The End Is Near. Is It?
What exactly is the role of the book today in our modern bookshelves?
There’s a lot of talk going on these days about ebooks and epublishing and how that might end the book. Perhaps it will. My guess is that it won’t. You will note that I say ‘I guess’. I am not stupid. I don’t think you can say anything about the future without getting it badly wrong. After all, there was the gentleman in the British Stock Exchange who said that they did not need telephones because they had plenty of runners. I was being lazy. I Googled ‘British remark phones not needed’ and landed upon the quote I was looking for.
“The Americans have need of the telephone, but we do not. We have plenty of messenger boys.” – Sir William Preece, chief engineer of the British Post Office, 1876.
I didn’t have to get up. If you had told me this would be possible when I was a lad of twenty, I would have said: “The Americans might have need of such a device. We have plenty of dictionaries of quotations.” Which is where I read the quote in the first place.

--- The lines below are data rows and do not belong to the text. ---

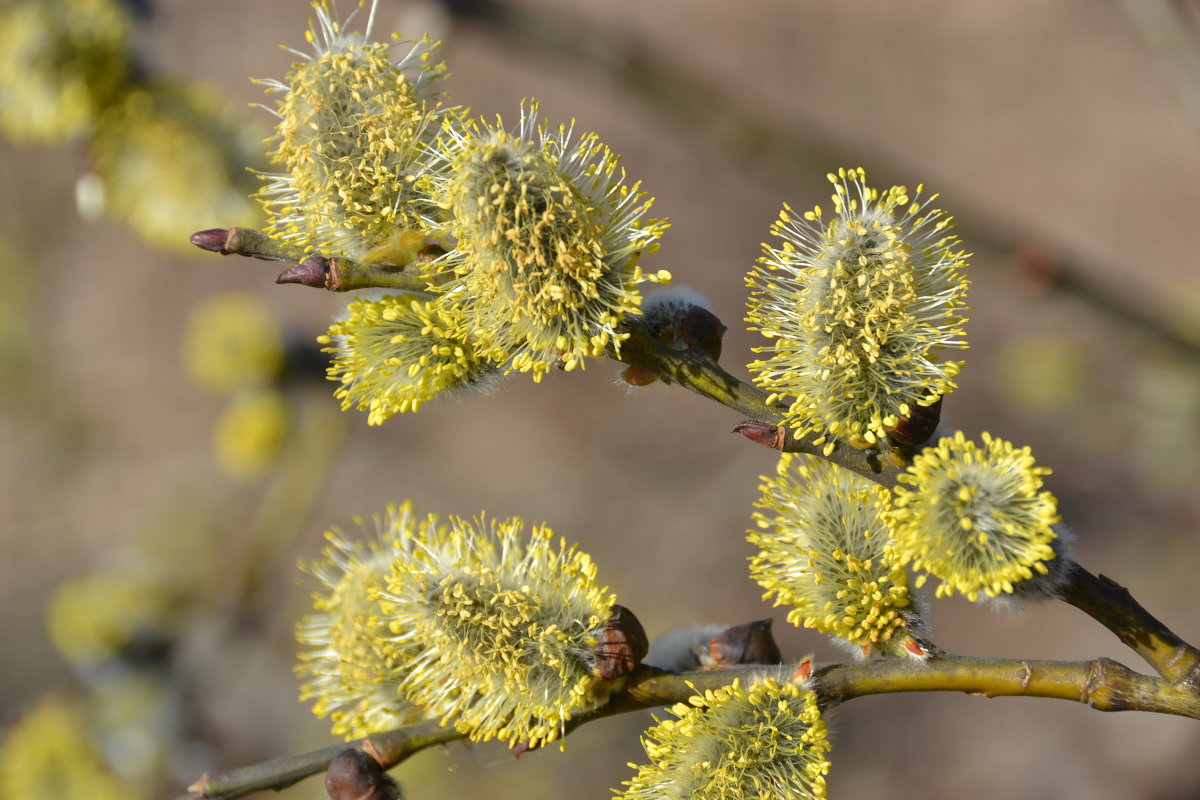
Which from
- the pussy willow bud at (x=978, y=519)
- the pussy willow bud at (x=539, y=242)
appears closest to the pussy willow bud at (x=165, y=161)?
the pussy willow bud at (x=539, y=242)

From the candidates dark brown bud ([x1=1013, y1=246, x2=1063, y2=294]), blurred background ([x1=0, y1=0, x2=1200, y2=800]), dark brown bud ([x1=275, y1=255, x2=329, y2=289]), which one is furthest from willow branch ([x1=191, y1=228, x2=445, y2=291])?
dark brown bud ([x1=1013, y1=246, x2=1063, y2=294])

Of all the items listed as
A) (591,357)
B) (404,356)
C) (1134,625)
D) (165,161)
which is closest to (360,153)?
(404,356)

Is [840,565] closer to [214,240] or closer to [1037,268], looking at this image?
[214,240]

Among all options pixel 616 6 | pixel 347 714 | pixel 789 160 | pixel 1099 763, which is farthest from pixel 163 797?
pixel 616 6

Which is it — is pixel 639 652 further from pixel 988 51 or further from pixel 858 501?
pixel 988 51

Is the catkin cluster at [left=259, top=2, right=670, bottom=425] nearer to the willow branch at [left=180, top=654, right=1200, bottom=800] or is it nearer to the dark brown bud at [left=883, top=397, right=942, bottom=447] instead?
the dark brown bud at [left=883, top=397, right=942, bottom=447]

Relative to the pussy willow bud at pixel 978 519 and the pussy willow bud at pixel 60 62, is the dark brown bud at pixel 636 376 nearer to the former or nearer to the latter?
the pussy willow bud at pixel 978 519
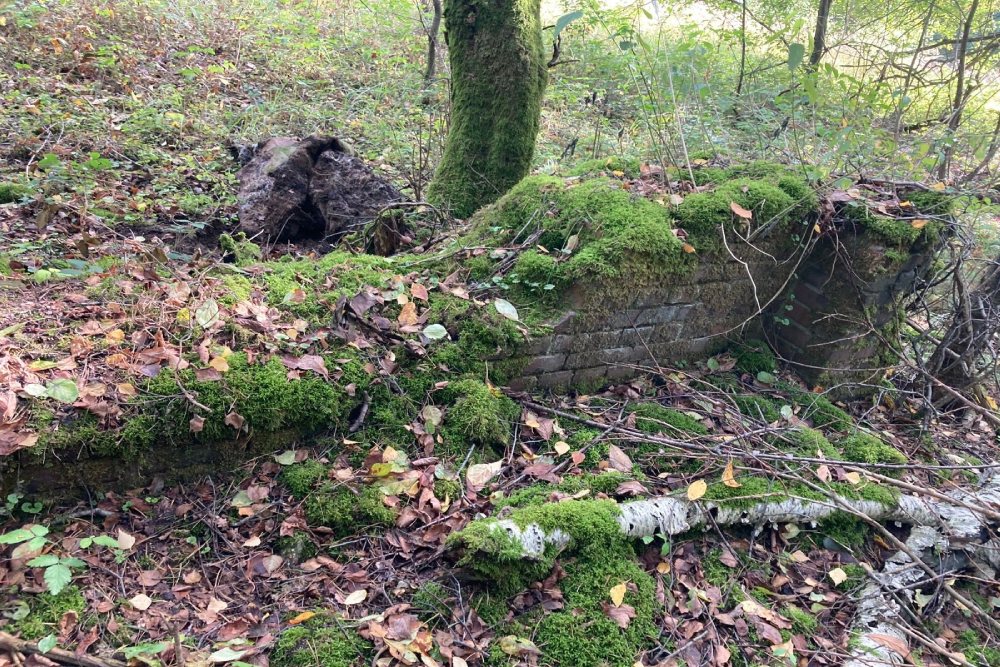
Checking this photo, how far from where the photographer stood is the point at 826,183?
3.75 meters

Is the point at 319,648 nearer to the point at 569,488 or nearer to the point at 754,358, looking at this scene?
the point at 569,488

So let’s start again. I think we’ll have books for a long time in book form because books decorate a room. I remember visiting my friend J in London. J had given up academia after getting her MA from SOAS and a BA in clowning. (I’m not joking. She did. In Canada.) She was then living in East London, not far from Brick Lane. When I entered her modest accommodation, she said, “I’m beginning to have middle-class guilt about not having enough books.”
I found that terrifyingly sophisticated. I said something about quality not quantity but I was not fooling her or myself. For the few days I lived there, I was in constant terror of running out of things to read simply because she had only one bookstand of books. I kept reassuring myself that I hadn’t read at least a dozen of these and this would last me through the week but I was still worried. Later I realized a deeper snobbery was at work. Could she be my friend if those were the only books she had?
I’m older now and weary of my earlier selves, even if I relentlessly inflict them on my readers. I no longer judge people by their bookshelves. In fact, I’ve stopped judging me by my bookshelves. There was a time though…
And then there’s the book as an object of fetish. I’m not only talking about the rare book trade about which there are a million stupid notions. I don’t know how many times friends have brought me books and said, “That’s more than a hundred years old.” I smile and try and treat the book with care but I know that the chances are it’s worth a few hundred rupees, if at all, in the international market. India is not kind to books. Our weather damages them even if we don’t. Our insects love them even if we throw them into heaps at the raddiwala. Each dog ear, each tear, each cellotaping, each name entered into the book, reduces its value a little more. Eventually, that hundred-year-old book is worth about as much as anything else that is hundred years old and not rare.
The book has been turned into a cultural icon of sorts because we have been able to own books for nearly a hundred years now. Art? That’s still a rarity. Most people make do with what they call scene-scenery or god-photos or family photographs on their walls. Films? You couldn’t own a film before the first video cassettes became commercially available in the late 1980s. That’s not even three decades. I know only few people who still have DVD collections. Most others get a film from a library, watch it and return it. Others get their films as downloads and watch them from pen drives. No one fetishises the object. Young people may talk about how they have all the Jan Švankmajer films on their hard drives but they don’t pile up their hard drives with little objects d’art in between. They just stash them somewhere amid the old socks and the worn out iPods and pretend that they will watch all the films they have collected when they get old. I never see anyone burying her nose in an old DVD.
Finally there is the simplicity of a book’s technology. It doesn’t take much. Just light and a pair of willing eyes and a brain to process what’s happening. I remember talking to UpamanyuChatterjee who had just finished writing a book even as he was on election duty in the state of Bihar. How did he do it? I asked him. He smiled and took out a fountain pen. That and a block of paper was all he needed, he said. They were his laptop.
The book ain’t broke. We’re trying to fix it.